→ **Your objective**
Quote all of the data below exactly, please.

☆ ☆ ☆ ☆ ☆

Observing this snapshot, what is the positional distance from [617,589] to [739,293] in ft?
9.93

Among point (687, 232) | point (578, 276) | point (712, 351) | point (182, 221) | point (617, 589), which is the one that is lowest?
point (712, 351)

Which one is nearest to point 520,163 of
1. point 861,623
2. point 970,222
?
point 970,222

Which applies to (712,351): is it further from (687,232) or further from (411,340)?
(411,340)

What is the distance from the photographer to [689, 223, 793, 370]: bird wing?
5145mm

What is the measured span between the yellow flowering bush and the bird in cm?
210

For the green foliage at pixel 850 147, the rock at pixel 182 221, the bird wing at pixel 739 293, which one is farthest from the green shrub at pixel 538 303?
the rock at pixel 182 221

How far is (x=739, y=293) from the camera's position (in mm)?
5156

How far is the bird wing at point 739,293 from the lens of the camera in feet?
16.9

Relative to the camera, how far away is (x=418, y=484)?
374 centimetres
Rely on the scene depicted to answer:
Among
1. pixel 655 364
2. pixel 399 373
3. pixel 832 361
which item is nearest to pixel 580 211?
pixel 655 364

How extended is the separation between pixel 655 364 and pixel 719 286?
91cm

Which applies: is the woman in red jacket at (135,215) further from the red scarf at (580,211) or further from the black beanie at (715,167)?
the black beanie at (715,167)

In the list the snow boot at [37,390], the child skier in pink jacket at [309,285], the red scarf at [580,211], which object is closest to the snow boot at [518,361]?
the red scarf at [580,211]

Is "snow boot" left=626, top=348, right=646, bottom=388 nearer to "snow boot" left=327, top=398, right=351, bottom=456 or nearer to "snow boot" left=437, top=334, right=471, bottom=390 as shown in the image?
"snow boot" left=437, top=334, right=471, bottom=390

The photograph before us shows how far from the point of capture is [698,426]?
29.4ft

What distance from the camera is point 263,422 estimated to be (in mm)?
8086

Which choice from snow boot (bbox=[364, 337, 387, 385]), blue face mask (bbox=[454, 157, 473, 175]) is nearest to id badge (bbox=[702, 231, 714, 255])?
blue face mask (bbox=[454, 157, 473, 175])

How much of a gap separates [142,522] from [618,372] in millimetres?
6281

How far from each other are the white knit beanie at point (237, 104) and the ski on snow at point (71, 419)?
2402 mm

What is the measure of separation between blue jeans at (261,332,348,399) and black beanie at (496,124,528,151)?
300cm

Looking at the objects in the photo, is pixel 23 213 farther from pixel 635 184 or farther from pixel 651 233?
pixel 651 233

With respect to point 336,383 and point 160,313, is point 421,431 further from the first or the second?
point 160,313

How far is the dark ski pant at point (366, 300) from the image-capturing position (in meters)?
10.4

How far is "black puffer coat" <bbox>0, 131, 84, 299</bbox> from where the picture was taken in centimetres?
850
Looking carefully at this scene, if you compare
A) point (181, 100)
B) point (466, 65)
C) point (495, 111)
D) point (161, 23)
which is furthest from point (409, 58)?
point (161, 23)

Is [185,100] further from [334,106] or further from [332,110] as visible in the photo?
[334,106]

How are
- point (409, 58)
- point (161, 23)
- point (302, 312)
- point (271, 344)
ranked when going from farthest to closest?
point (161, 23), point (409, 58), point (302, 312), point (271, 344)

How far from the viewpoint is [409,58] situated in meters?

☆ ☆ ☆ ☆ ☆

→ **Finished exercise**
Observing this snapshot, what is the positional distance from [617,589] to [739,293] in ft?
9.93

Among point (687, 232) | point (578, 276) | point (712, 351) | point (182, 221) | point (617, 589), which is the one that is lowest?
point (712, 351)

Which one is nearest to point 520,163 of
1. point 861,623
2. point 970,222
?
point 970,222

Which applies to (712,351): is it further from (687,232) or further from (411,340)?
(411,340)

What is the distance from the photographer to [689, 223, 793, 370]: bird wing?
5145mm

What is the measured span between the yellow flowering bush and the bird in cm?
210

For the green foliage at pixel 850 147, the rock at pixel 182 221, the bird wing at pixel 739 293, which one is farthest from the green shrub at pixel 538 303?
the rock at pixel 182 221

How far is (x=739, y=293) from the camera's position (in mm)?
5156

How far is the bird wing at point 739,293 from the lens of the camera in feet?
16.9

Relative to the camera, how far away is (x=418, y=484)?
374 centimetres
Rely on the scene depicted to answer:
Among
1. pixel 655 364
2. pixel 399 373
3. pixel 832 361
which item is nearest to pixel 580 211?
pixel 655 364

How extended is the separation between pixel 655 364 and pixel 719 286?
91cm

Which applies: is the woman in red jacket at (135,215) further from the red scarf at (580,211) or further from the black beanie at (715,167)?
the black beanie at (715,167)

In the list the snow boot at [37,390], the child skier in pink jacket at [309,285], the red scarf at [580,211], which object is closest to the snow boot at [518,361]?
the red scarf at [580,211]

Is "snow boot" left=626, top=348, right=646, bottom=388 nearer to "snow boot" left=327, top=398, right=351, bottom=456 or nearer to "snow boot" left=437, top=334, right=471, bottom=390 as shown in the image?
"snow boot" left=437, top=334, right=471, bottom=390

The photograph before us shows how far from the point of capture is [698,426]?
29.4ft

What distance from the camera is point 263,422 estimated to be (in mm)?
8086

Which choice from snow boot (bbox=[364, 337, 387, 385]), blue face mask (bbox=[454, 157, 473, 175]) is nearest to id badge (bbox=[702, 231, 714, 255])?
blue face mask (bbox=[454, 157, 473, 175])

How much of a gap separates [142,522] from [618,372] in millimetres?
6281

How far from each other are the white knit beanie at point (237, 104) and the ski on snow at point (71, 419)?
2402 mm

What is the measure of separation between blue jeans at (261,332,348,399) and black beanie at (496,124,528,151)?
300cm

Looking at the objects in the photo, is pixel 23 213 farther from pixel 635 184 or farther from pixel 651 233?
pixel 651 233

With respect to point 336,383 and point 160,313, is point 421,431 further from the first or the second?
point 160,313

How far is the dark ski pant at point (366, 300) from the image-capturing position (in meters)?
10.4

How far is "black puffer coat" <bbox>0, 131, 84, 299</bbox> from where the picture was taken in centimetres?
850
Looking carefully at this scene, if you compare
A) point (181, 100)
B) point (466, 65)
C) point (495, 111)
D) point (161, 23)
which is furthest from point (409, 58)?
point (161, 23)

Is [185,100] further from [334,106] or further from [332,110] as visible in the photo?
[334,106]

How are
- point (409, 58)
- point (161, 23)
- point (302, 312)
- point (271, 344)
ranked when going from farthest to closest?
point (161, 23), point (409, 58), point (302, 312), point (271, 344)

How far from the viewpoint is [409,58] situated in meters?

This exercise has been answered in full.